Bought a tin of Illy decaf beans the other day as I don't want to be drinking coffee on an evening when I'm up at silly o'clock in the morning.

Not unpleasant (for supermarket 'freshness') but I expect there's better out there.

Talking to Laurence at my local roasters (York Coffee Emporium) about decaf and to paraphrase, it isn't as nice as normal coffee - plus it tends to catch fire in the roaster as the beans are really dry.

Anyone have any opinions on decaf coffee beans or should I go back to decaf tea?


----------



## MikeHag (Mar 13, 2011)

Two decafs from hasbean are great when they are available. Unleaded blend, and colombia el meridiano.


----------



## DoubleShot (Apr 23, 2014)

Rave Sparkling Water Decaf

Union Decaf

Not tried either but read comments suggesting they're not bad.


----------



## Mr O (Jan 14, 2015)

I'm in the same boat - 04:15 alarm... Still wanna drink coffee. I've been looking at hasbean and rave but not ordered yet.


----------



## jeebsy (May 5, 2013)

I've had Rave, Has Bean and Nude decaffs before - passable in milk but they do taste slightly odd as espresso.


----------



## Sk8-bizarre (Jan 22, 2015)

^ fully agree with Jeebsy on this and I am a later night decaf drinker but soon as the caff is off its over to cappuccinos from espresso.

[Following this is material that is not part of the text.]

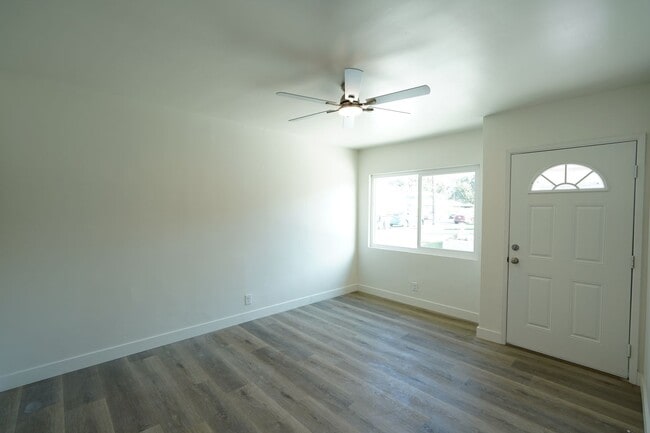 Photo - 3447-3449 Dwight Ave Unit 3447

Tried about five beans from diffo roasters all rated highly. Still doing the same.


----------



## Mr O (Jan 14, 2015)

That's why I've been hanging off buying. I kinda got the idea that it's best to drink em in milk or not at all.. And I don't like milk


----------



## garydyke1 (Mar 9, 2011)

HB - Both the Guat and Columbia decafs are killer


----------



## Rhys (Dec 21, 2014)

Definitely have to have mine with milk or Americano with a drop of milk and sugar. The Illy stuff has a dark liquorice edge to it that's completely different to the coffee I'm drinking at the minute.


----------



## NickdeBug (Jan 18, 2015)

I drink quite a bit of decaf and agree with above: Rave, HB and Union are all pretty good, but generally as a longer, milky drink. Rave decaf as flat white has lots of chocolate and butterscotch.

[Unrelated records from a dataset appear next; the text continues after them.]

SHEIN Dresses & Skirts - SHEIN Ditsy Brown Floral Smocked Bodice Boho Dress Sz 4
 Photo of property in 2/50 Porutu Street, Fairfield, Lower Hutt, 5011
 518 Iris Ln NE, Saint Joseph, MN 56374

as espresso there is a slightly odd aftertaste and they lack the complexity of the full octane stuff.

You might want to grind a little finer as well. The sweet spot on decaf beans seems to be smaller than regular so grind is very important. A bit of a pain if you are swapping between the two unless you have two grinders.


----------



## Sk8-bizarre (Jan 22, 2015)

Mr O said:


> That's why I've been hanging off buying. I kinda got the idea that it's best to drink em in milk or not at all.. And I don't like milk


This may kinda put a stop to you ever even trying them I reckon then Mr O. The obvious and logical thinking is they lose something in decaffination process I suppose.

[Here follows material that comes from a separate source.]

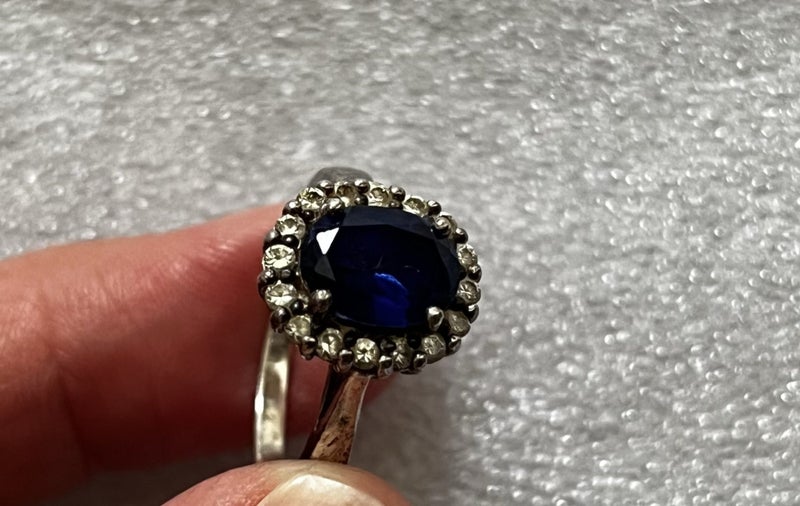 Sapphire Ring Carousel 4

I have tried all the decaf beans I've bought as an espresso shot and fiddled a bit with weights, times, grind but never got past that ewwww it's not quite right point in comparison to most caff beans that I have tried (bar one, and I think that was my grinder limitations) and found a sweet spot I'm happy with with them quite easily.


----------